DoD spent $23M on fossil fuel power generation, with 23 bids received in a full and open competition
Contract Overview
Contract Amount: $23,073,753 ($23.1M)
Contractor: Miscellaneous Foreign Awardees
Awarding Agency: Department of Defense
Start Date: 2009-09-30
End Date: 2012-08-16
Contract Duration: 1,051 days
Daily Burn Rate: $22.0K/day
Competition Type: FULL AND OPEN COMPETITION
Number of Offers Received: 23
Pricing Type: FIRM FIXED PRICE
Sector: Energy
Official Description: URI 112739 TAJI ELECTRICAL POWER GENERATION
Plain-Language Summary
Department of Defense obligated $23.1 million to MISCELLANEOUS FOREIGN AWARDEES for work described as: URI 112739 TAJI ELECTRICAL POWER GENERATION Key points: 1. The contract aimed to secure reliable energy infrastructure, a critical component for military operations. 2. A high number of bids suggests a competitive market for this type of service. 3. The firm fixed-price contract structure shifts cost risk to the contractor. 4. Performance spanned over three years, indicating a significant operational requirement. 5. The award was made by the Defense Contract Administration, suggesting a focus on defense-related needs. 6. The contract's value is moderate within the context of large-scale energy infrastructure projects.
Value Assessment
Rating: fair
Benchmarking this contract's value is challenging without specific details on the power generated or the location's energy market.
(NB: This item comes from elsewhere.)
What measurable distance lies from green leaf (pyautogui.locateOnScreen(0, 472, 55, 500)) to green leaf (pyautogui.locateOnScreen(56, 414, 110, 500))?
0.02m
However, $23 million over approximately three years for a firm fixed-price contract for fossil fuel power generation suggests a potentially reasonable cost for ensuring operational readiness. Comparing it to similar contracts for military base power provision would offer a clearer picture of value for money. The absence of detailed performance metrics makes a definitive value assessment difficult.
Cost Per Unit: N/A
Competition Analysis
Competition Level: full-and-open
The contract was awarded under full and open competition, with 23 bids received. This indicates a robust bidding process and suggests that the government sought the best possible offer from a wide range of potential providers. The high number of bidders generally leads to more competitive pricing and a broader selection of technical solutions.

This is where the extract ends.